Yes, I’m twice as big as an average dolphin, and yes, I am as powerful as I look. Which is why you’ll never get to kiss my snout, or shake my flipper, or have me tow you screaming across the training pool for an extra $200. In fact, you’ll never get to see me perform at all: the Ocean Adventure World trainers, in their blue shirts and shiny black legs, wouldn’t dream of putting me on stage, because they’re certain I can’t possibly keep a single thought in my enormous, bloated head. Plus, they’re afraid I might kill somebody.
I sometimes wonder if I’m the only wolphin in the world, but of course I know I’ll never find out. Born landlocked, in sight of the ocean but destined never to touch it, I’m three years old now, and I understand my fate. My only tribe, if you can call us that, is the six other ‘Phins who are kept here. The Leggs—you two-legged ones—call me a Hapa, a half-and-half, a hybrid. The ‘Phins—the Pacific spinners, anyway—call me a freak. The Atlantic bottlenose ‘Phins, my Aunties, call me “poor baby.” But I don’t listen to any of them. I just keep my eye out for the Leggs in the blue shirts. They’re the ones with the sardines.

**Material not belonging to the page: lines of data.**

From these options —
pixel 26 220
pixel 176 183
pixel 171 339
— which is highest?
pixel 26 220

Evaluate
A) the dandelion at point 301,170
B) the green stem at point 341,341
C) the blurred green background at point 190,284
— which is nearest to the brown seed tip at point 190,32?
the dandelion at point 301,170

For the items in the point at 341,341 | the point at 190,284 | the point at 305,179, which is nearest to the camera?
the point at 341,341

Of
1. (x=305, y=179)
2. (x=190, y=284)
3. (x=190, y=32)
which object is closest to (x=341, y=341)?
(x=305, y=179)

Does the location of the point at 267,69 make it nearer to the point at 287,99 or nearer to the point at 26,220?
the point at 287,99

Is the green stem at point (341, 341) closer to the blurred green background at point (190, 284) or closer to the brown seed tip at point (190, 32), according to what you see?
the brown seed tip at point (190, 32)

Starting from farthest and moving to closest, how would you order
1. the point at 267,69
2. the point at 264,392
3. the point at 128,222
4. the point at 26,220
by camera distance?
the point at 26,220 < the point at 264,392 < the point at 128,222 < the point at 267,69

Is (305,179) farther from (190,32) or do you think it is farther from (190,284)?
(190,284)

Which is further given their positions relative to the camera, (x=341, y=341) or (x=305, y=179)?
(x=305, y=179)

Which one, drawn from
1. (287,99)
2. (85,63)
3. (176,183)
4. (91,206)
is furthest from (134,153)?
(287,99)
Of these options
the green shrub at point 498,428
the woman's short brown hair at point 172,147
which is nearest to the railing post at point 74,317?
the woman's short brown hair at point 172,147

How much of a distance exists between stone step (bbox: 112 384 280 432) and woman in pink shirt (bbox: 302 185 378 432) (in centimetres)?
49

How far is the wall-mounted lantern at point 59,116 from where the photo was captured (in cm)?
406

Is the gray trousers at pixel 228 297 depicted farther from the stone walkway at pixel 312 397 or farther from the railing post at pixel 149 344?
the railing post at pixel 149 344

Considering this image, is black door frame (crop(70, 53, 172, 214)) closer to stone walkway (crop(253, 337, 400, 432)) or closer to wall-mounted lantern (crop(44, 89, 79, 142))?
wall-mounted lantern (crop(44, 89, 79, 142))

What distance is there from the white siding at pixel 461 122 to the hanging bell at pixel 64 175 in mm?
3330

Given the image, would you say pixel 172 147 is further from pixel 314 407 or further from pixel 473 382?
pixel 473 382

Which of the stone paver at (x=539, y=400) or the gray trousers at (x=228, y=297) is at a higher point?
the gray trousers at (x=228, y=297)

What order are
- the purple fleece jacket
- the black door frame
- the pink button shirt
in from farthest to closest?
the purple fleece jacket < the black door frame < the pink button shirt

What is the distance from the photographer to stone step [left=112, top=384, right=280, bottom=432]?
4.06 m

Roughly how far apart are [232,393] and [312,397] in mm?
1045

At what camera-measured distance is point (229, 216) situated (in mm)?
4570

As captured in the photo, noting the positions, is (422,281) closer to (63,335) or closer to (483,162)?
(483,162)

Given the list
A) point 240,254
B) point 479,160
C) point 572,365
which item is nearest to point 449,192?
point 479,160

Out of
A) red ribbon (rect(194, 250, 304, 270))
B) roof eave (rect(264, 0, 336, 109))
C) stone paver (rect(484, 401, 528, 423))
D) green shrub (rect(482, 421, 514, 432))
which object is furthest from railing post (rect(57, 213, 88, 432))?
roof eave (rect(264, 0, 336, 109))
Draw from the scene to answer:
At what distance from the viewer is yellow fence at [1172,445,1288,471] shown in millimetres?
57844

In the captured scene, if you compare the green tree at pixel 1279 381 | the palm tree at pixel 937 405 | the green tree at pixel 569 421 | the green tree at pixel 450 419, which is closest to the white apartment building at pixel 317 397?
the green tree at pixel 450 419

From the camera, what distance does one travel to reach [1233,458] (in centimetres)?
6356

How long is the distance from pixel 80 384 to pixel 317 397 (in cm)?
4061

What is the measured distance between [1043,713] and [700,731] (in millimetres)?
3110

I pump my tail hard and rise up out of the water, peeking over the foggy Plexiglas barrier to see whether the Blue-Shirts have arrived yet. From here, I can look over the white stone wall that rings the World, across the road lined with dune buggies and rental cars, down to the line of ironwood trees and then the sand and the sea. Offshore Island, with its smooth cone shape and ash-colored slopes, rides in the center of the bay like a floating hat. Mauka-side, towards the mountains, the corrugated wall of the volcano mounds itself against the sky, its lower slopes shagged in green, its shoulder dark against the slow-moving clouds. The smell of the breeze is salty and sweet. The lions roar and the monkeys shriek from Exotic Animal World, the smelly little zoo next door.

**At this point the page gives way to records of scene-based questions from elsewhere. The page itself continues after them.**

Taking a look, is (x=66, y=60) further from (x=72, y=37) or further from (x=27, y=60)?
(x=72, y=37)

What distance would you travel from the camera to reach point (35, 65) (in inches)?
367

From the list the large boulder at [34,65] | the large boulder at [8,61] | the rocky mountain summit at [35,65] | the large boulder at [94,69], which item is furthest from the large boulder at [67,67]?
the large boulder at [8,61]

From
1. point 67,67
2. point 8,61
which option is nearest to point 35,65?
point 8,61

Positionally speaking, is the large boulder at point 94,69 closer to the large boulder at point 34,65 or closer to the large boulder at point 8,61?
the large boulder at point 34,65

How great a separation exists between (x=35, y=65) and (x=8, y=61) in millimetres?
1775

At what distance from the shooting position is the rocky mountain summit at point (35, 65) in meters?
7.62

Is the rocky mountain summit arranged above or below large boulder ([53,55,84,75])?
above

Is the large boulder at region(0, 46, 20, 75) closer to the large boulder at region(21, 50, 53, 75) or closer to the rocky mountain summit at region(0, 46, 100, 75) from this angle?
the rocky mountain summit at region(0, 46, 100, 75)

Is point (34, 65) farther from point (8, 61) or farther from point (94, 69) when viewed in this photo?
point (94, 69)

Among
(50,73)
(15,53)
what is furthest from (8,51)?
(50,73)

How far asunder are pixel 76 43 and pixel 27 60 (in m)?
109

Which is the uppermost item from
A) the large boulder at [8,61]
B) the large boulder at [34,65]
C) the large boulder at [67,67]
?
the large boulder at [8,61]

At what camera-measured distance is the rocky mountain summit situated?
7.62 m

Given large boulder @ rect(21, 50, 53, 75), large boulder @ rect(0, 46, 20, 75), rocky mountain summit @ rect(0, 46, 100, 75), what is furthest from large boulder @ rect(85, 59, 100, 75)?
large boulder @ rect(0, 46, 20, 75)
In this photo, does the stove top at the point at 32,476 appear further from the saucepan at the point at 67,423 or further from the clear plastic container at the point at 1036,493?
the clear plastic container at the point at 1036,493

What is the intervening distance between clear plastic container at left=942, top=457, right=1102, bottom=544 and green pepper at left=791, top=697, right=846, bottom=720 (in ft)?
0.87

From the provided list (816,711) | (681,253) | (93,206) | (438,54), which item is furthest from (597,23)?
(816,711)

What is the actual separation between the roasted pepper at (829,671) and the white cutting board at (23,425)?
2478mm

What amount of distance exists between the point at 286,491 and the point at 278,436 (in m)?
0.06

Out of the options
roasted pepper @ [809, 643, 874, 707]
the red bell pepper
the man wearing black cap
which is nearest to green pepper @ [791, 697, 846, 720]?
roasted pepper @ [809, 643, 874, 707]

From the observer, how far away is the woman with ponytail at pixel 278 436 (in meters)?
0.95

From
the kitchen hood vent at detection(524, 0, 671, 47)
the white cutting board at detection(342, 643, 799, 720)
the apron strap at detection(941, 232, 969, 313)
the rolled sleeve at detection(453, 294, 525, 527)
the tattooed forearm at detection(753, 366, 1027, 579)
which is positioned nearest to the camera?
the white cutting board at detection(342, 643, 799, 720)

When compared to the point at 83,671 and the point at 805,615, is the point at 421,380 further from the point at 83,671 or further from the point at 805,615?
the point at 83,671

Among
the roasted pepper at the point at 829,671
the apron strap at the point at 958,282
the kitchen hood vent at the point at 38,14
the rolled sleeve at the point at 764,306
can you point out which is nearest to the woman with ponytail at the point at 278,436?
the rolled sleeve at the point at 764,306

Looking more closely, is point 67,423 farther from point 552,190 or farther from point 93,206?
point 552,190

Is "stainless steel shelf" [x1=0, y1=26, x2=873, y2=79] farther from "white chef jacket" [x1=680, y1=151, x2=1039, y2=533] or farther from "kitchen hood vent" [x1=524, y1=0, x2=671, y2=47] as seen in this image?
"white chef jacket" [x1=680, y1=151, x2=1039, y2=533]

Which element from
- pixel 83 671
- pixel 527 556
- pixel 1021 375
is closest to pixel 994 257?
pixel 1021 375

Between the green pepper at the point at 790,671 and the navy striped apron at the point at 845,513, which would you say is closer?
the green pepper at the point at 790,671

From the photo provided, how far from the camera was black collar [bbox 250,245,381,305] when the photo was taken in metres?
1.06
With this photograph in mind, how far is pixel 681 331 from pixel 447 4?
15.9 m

I sing my song to the hollow cliffs of Captain Cook Discovery Bay, and listen as it echoes back to me, thin and alone.
There, just entering the channel beside Offshore Island, I see them! The great fountains bursting from the surface of the sea. Rainy season and dry, I have watched those spouts of white from the huge creatures passing south, to the breeding grounds, and then north, to the feeding grounds. The vibrations of their songs seem to shake the very concrete of our pools with the longing, the invitation, the command: Go Beyond. My mother always told me that the Orca who fathered me is of their tribe, the tribe of Whales. It sometimes feels like their calls of transit are meant especially for me—not just a passing greeting, or the announcement of the Royal passage, but an actual summons, invoking me, Wolphin.
But that can’t be. Whether you call me a hybrid or a freak, there’s only one of me, and no way the Great Whales could know of my existence. When their calls rumble in my rostrum and fill my lower jaw with a wiry, wild energy, I drop my head low and plow around and around and around my pool, “doing my doughnuts,” the Leggs call it, until the great creatures at last leave the bay, leaving me to my unending rounds of business. “The business I was born to,” the Leggs say, as if it were a rich legacy and not just careless abandonment in a few feet of water.
But enough of my talk-story. It’s 6:30 AM. The whales are gone. The palm trees dance black against the lavender sky. Whale-gray clouds migrate on the breeze with ponderous grace. When I tell you about this day, I’m telling you about all the days. Other than the weather, nothing ever changes at Ocean Adventure World.